Ce petit épisode dans le métro m'a alors fait réfléchir à la porno. Pourquoi la porno n'est-elle la plupart du temps pas excitante?

Ma réponse : parce que les gars qui fourrent dans ces vidéos n'ont pas de désir, c'est comme de la routine, ils font de la «gymnastique», et les filles aussi. On voit bien que c'est une industrie et que c'est du fake et que c'est toujours la même petite gang qui fourre ensemble.

Aussi, ce n'est pas de voir une graine rentrer dans une vulve qui est excitant en soi. Ce qui est excitant, c'est le «désir», autrement dit, l'excitation que provoque une personne sur une autre personne. Il est infiniment plus excitant de voir un homme se filmer dans une chambre d'hôtel en train de baiser sa maîtresse avec force et désir, même si on ne voit presque rien ou que l'image est de mauvaise qualité, que de voir des gros plans haute définition de pénétrations de queues dans des plottes en mode «gymnastique» avec en surcroît de faux cris de jouissance.

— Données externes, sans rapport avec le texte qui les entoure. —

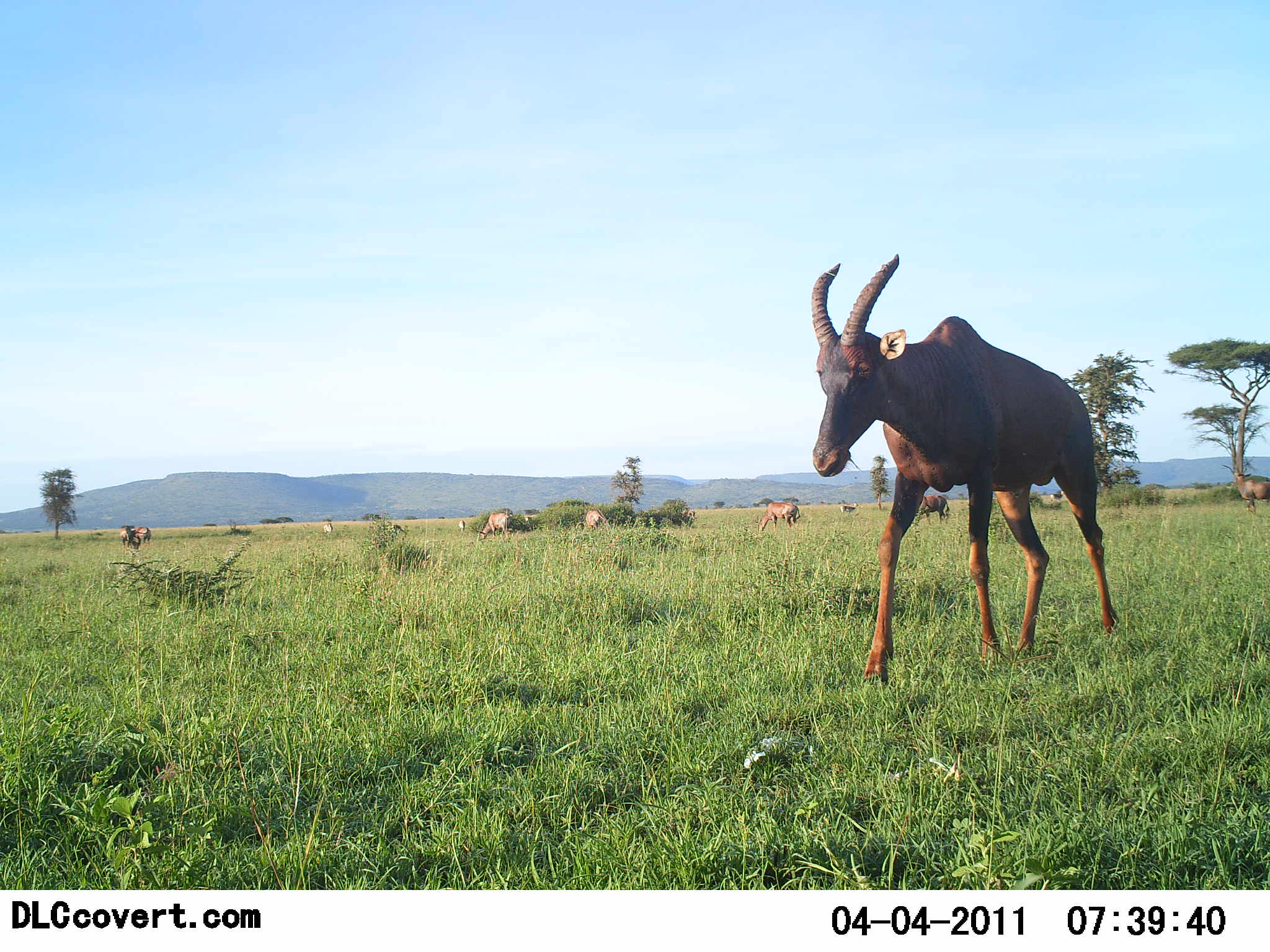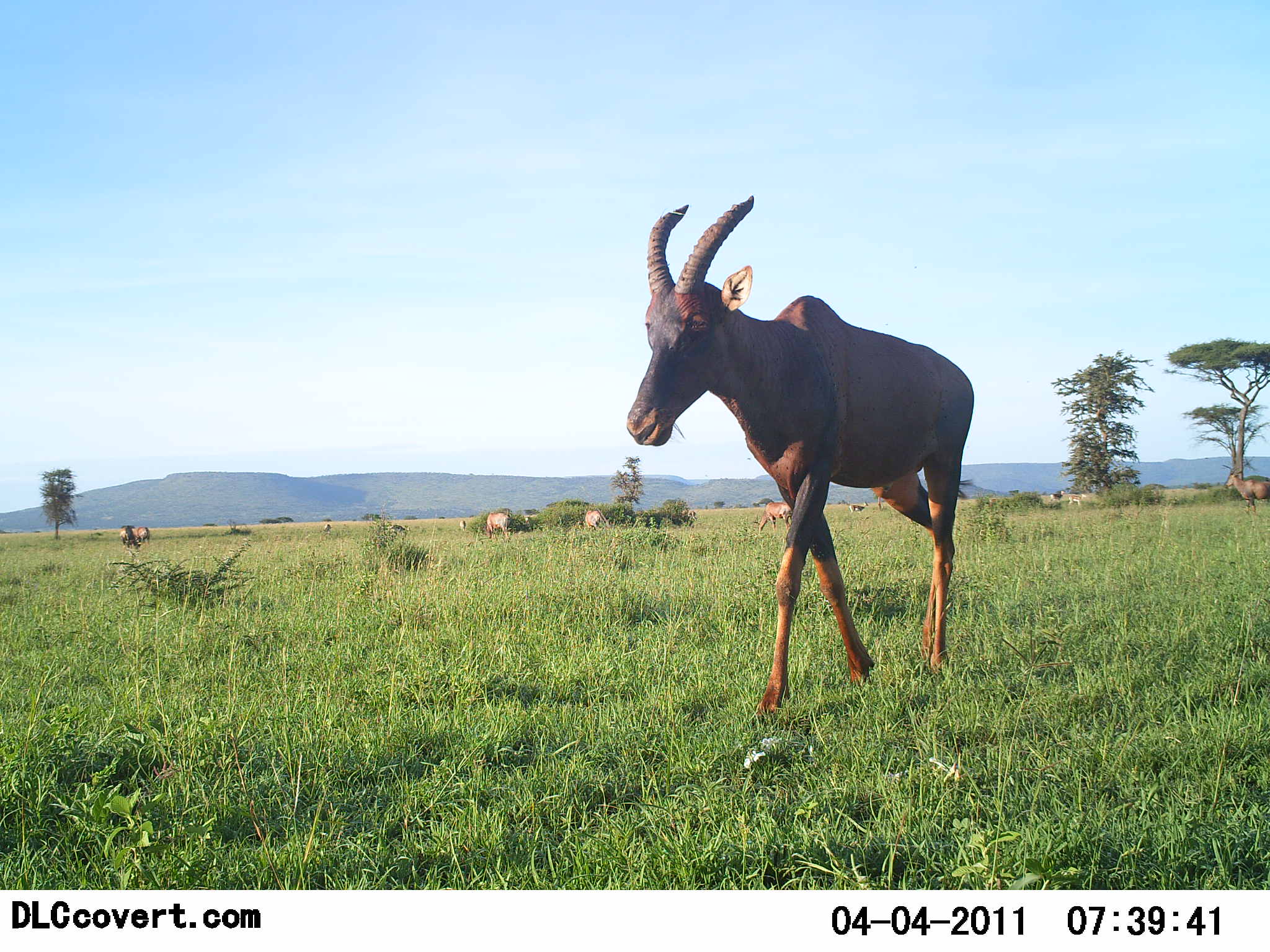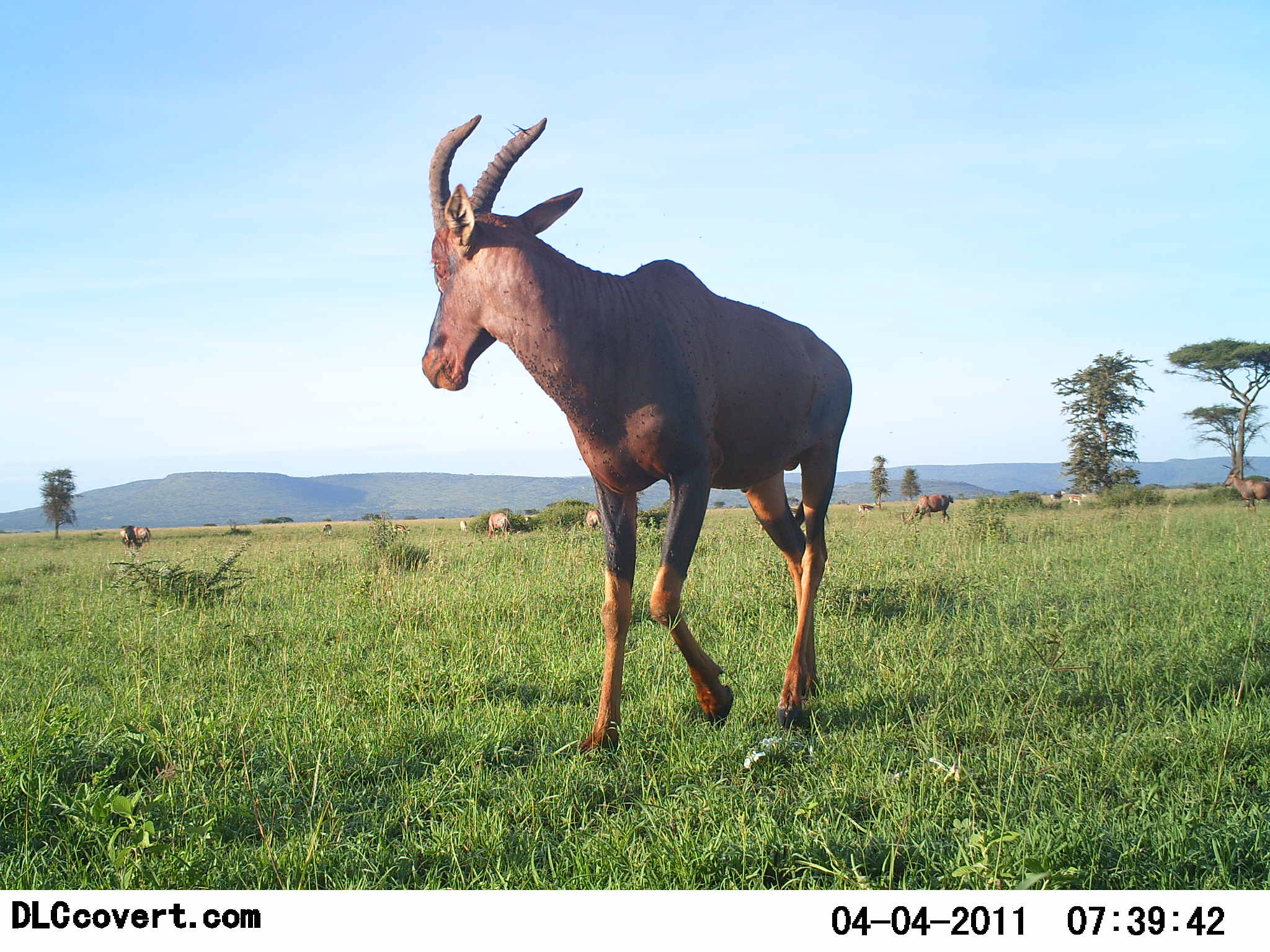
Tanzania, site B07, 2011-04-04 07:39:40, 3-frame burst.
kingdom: Animalia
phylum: Chordata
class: Mammalia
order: Artiodactyla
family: Bovidae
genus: Damaliscus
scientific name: Damaliscus lunatus jimela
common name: topi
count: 1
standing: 50%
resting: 8%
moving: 75%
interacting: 8%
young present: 0%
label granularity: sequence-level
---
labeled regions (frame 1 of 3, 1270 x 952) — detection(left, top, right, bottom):
animal: detection(811, 254, 1120, 692); detection(1230, 467, 1270, 513); detection(755, 502, 802, 532); detection(912, 495, 951, 524); detection(477, 513, 512, 542); detection(584, 509, 610, 532); detection(119, 524, 141, 551); detection(133, 526, 151, 551); detection(681, 508, 697, 524)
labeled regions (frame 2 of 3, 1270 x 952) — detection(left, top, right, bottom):
animal: detection(626, 197, 976, 718); detection(1223, 465, 1270, 513); detection(759, 501, 794, 534); detection(484, 512, 511, 539); detection(118, 525, 138, 557); detection(584, 509, 611, 531); detection(131, 525, 151, 542); detection(683, 508, 697, 522)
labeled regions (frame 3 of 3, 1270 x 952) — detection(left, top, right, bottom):
animal: detection(415, 115, 855, 764); detection(1221, 470, 1270, 512); detection(900, 495, 954, 525); detection(485, 512, 513, 541); detection(120, 525, 139, 555); detection(133, 525, 151, 552); detection(585, 509, 602, 529)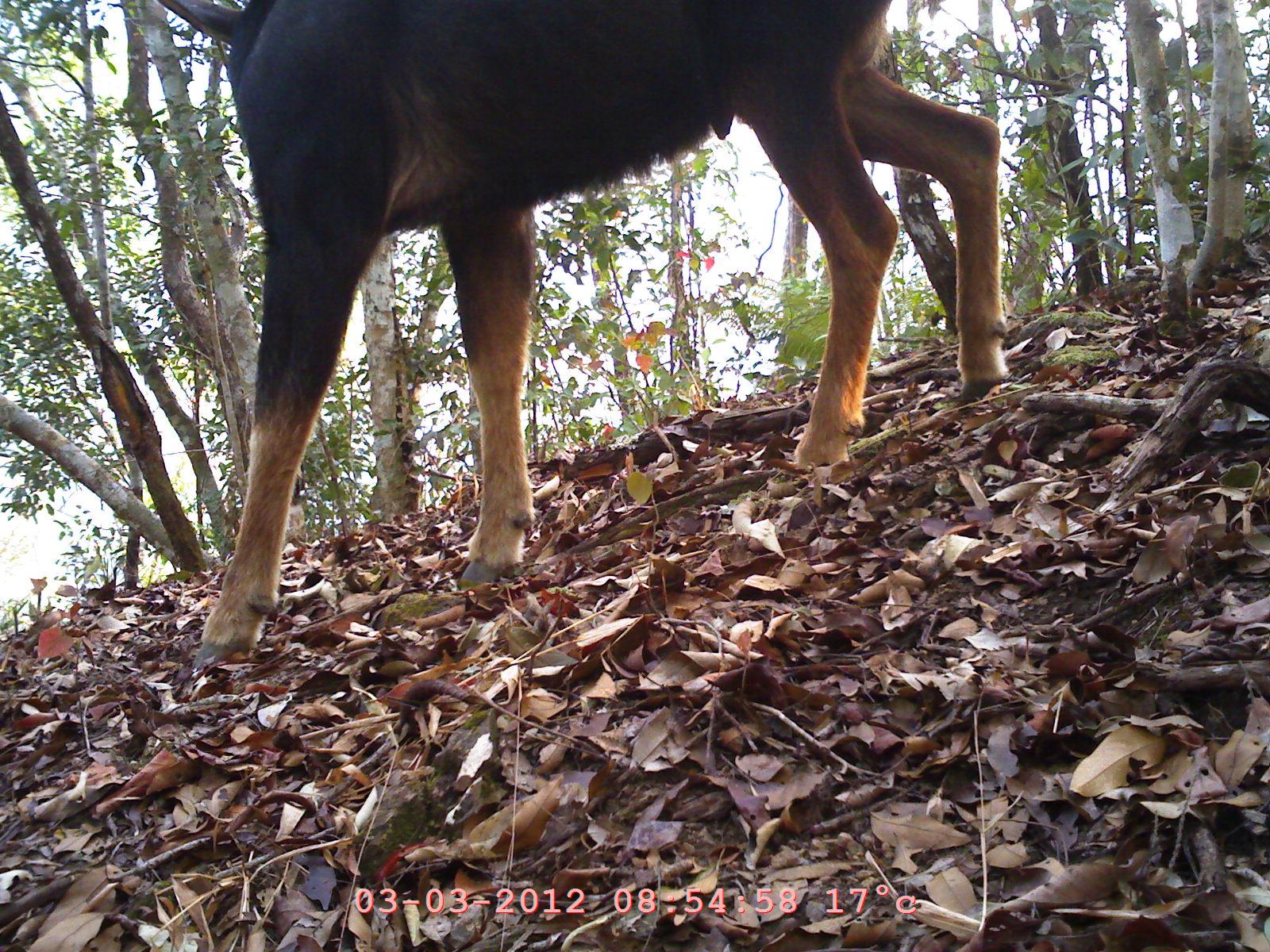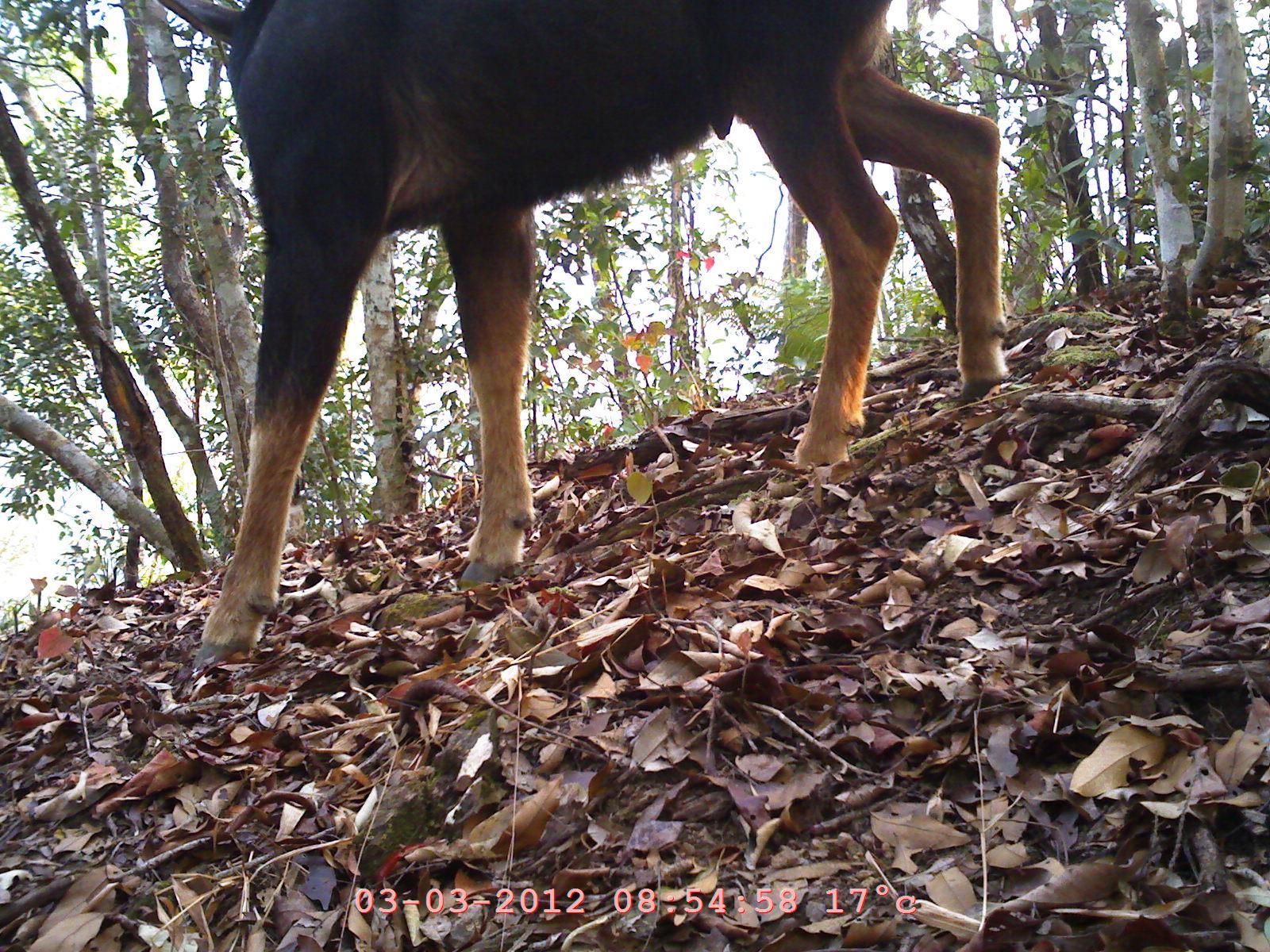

Bref, c'est ce que j'avais à dire concernant la relation chair/désir, et ma conclusion est que finalement, l'«amour» ça se passe beaucoup plus dans la tête que dans les yeux, au sens où c'est psychologique, cérébral, et que c'est une question d'observation et de perception du désir de l'autre qui n'a aucun rapport avec ce qu'on voit «réellement», chosalement, que ce soit sur l'image digitale ou en personne. Je ne vois que de façon floue deux corps qui s'entrelacent dans la vidéo amateure, mais le «désir» est là, je sens que quelque chose se joue dans la tête des partenaires. Que c'est vrai, qu'on y est, que c'est ça, oui, tromper sa femme, et que c'est ça, oui, coucher avec un homme marié, mais auquel la force du désir nous empêche de résister. C'est charnel, c'est une relation risquée, on hésite, il ne faut pas tomber en amour, il ne faut pas s'attacher, on se retient, on explose de désir, etc. C'est du vrai sexe pur et désirant où le sentiment côtoie dangereusement la chair...

Aussi, ce qui devait exciter le plus l'homme mûr du métro qui regardait la jeune femme, qui selon moi, n'avait rien de particulier, ce devait être ça : sentir que quelque chose se joue dans sa vie, et que ce «quelque chose» pourrait aussi se jouer dans la vie de la personne désirée.